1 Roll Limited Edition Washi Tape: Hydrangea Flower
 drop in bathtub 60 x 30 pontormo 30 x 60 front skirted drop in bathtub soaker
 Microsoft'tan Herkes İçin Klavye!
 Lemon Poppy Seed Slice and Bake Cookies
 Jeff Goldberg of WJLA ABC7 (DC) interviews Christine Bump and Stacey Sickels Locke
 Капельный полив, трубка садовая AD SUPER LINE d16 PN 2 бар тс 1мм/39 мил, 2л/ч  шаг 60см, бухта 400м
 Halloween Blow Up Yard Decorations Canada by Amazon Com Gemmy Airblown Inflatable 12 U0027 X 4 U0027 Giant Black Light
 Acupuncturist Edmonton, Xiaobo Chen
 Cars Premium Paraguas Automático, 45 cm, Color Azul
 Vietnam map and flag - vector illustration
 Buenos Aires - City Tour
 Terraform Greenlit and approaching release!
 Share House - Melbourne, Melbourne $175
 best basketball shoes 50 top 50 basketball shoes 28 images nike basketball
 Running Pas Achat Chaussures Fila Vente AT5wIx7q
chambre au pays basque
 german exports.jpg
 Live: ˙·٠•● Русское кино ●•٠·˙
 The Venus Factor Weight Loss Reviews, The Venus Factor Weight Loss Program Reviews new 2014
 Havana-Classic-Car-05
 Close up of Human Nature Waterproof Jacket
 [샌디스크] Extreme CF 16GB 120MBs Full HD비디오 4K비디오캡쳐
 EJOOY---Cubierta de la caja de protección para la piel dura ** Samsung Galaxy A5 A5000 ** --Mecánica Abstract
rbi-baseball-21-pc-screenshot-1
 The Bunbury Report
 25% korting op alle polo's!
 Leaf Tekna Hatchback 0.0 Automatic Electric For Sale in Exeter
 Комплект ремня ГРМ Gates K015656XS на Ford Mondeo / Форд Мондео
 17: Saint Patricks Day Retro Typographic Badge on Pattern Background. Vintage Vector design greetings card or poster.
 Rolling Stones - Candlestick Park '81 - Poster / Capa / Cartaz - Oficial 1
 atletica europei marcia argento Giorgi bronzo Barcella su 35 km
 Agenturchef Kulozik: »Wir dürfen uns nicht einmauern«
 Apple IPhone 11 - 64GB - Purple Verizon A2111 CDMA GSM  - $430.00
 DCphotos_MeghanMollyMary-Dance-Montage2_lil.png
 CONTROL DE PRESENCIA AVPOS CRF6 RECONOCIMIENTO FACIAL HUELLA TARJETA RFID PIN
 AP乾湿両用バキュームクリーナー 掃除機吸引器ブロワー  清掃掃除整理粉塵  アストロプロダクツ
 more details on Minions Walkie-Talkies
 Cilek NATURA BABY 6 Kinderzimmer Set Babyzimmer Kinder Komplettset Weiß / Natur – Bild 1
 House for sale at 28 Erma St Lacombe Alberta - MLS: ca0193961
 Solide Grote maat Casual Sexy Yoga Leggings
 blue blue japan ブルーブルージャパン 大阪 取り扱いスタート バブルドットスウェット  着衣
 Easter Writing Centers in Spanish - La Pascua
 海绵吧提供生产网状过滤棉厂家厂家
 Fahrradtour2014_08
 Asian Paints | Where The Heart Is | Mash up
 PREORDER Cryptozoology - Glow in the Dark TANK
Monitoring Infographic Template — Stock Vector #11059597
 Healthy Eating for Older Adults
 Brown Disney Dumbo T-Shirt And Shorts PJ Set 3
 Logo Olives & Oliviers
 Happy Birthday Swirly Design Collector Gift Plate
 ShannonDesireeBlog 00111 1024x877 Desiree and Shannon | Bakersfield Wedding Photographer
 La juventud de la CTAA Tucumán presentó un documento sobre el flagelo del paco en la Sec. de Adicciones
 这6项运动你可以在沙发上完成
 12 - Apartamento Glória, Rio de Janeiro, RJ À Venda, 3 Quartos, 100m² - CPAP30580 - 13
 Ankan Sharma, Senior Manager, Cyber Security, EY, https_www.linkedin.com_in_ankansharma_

• [EXERCISE PROMPT]: Set down each entry above again exactly as it reads.

• [ANSWER TO THE EXERCISE]:
1 Roll Limited Edition Washi Tape: Hydrangea Flower
 drop in bathtub 60 x 30 pontormo 30 x 60 front skirted drop in bathtub soaker
 Microsoft'tan Herkes İçin Klavye!
 Lemon Poppy Seed Slice and Bake Cookies
 Jeff Goldberg of WJLA ABC7 (DC) interviews Christine Bump and Stacey Sickels Locke
 Капельный полив, трубка садовая AD SUPER LINE d16 PN 2 бар тс 1мм/39 мил, 2л/ч  шаг 60см, бухта 400м
 Halloween Blow Up Yard Decorations Canada by Amazon Com Gemmy Airblown Inflatable 12 U0027 X 4 U0027 Giant Black Light
 Acupuncturist Edmonton, Xiaobo Chen
 Cars Premium Paraguas Automático, 45 cm, Color Azul
 Vietnam map and flag - vector illustration
 Buenos Aires - City Tour
 Terraform Greenlit and approaching release!
 Share House - Melbourne, Melbourne $175
 best basketball shoes 50 top 50 basketball shoes 28 images nike basketball
 Running Pas Achat Chaussures Fila Vente AT5wIx7q
chambre au pays basque
 german exports.jpg
 Live: ˙·٠•● Русское кино ●•٠·˙
 The Venus Factor Weight Loss Reviews, The Venus Factor Weight Loss Program Reviews new 2014
 Havana-Classic-Car-05
 Close up of Human Nature Waterproof Jacket
 [샌디스크] Extreme CF 16GB 120MBs Full HD비디오 4K비디오캡쳐
 EJOOY---Cubierta de la caja de protección para la piel dura ** Samsung Galaxy A5 A5000 ** --Mecánica Abstract
rbi-baseball-21-pc-screenshot-1
 The Bunbury Report
 25% korting op alle polo's!
 Leaf Tekna Hatchback 0.0 Automatic Electric For Sale in Exeter
 Комплект ремня ГРМ Gates K015656XS на Ford Mondeo / Форд Мондео
 17: Saint Patricks Day Retro Typographic Badge on Pattern Background. Vintage Vector design greetings card or poster.
 Rolling Stones - Candlestick Park '81 - Poster / Capa / Cartaz - Oficial 1
 atletica europei marcia argento Giorgi bronzo Barcella su 35 km
 Agenturchef Kulozik: »Wir dürfen uns nicht einmauern«
 Apple IPhone 11 - 64GB - Purple Verizon A2111 CDMA GSM  - $430.00
 DCphotos_MeghanMollyMary-Dance-Montage2_lil.png
 CONTROL DE PRESENCIA AVPOS CRF6 RECONOCIMIENTO FACIAL HUELLA TARJETA RFID PIN
 AP乾湿両用バキュームクリーナー 掃除機吸引器ブロワー  清掃掃除整理粉塵  アストロプロダクツ
 more details on Minions Walkie-Talkies
 Cilek NATURA BABY 6 Kinderzimmer Set Babyzimmer Kinder Komplettset Weiß / Natur – Bild 1
 House for sale at 28 Erma St Lacombe Alberta - MLS: ca0193961
 Solide Grote maat Casual Sexy Yoga Leggings
 blue blue japan ブルーブルージャパン 大阪 取り扱いスタート バブルドットスウェット  着衣
 Easter Writing Centers in Spanish - La Pascua
 海绵吧提供生产网状过滤棉厂家厂家
 Fahrradtour2014_08
 Asian Paints | Where The Heart Is | Mash up
 PREORDER Cryptozoology - Glow in the Dark TANK
Monitoring Infographic Template — Stock Vector #11059597
 Healthy Eating for Older Adults
 Brown Disney Dumbo T-Shirt And Shorts PJ Set 3
 Logo Olives & Oliviers
 Happy Birthday Swirly Design Collector Gift Plate
 ShannonDesireeBlog 00111 1024x877 Desiree and Shannon | Bakersfield Wedding Photographer
 La juventud de la CTAA Tucumán presentó un documento sobre el flagelo del paco en la Sec. de Adicciones
 这6项运动你可以在沙发上完成
 12 - Apartamento Glória, Rio de Janeiro, RJ À Venda, 3 Quartos, 100m² - CPAP30580 - 13
 Ankan Sharma, Senior Manager, Cyber Security, EY, https_www.linkedin.com_in_ankansharma_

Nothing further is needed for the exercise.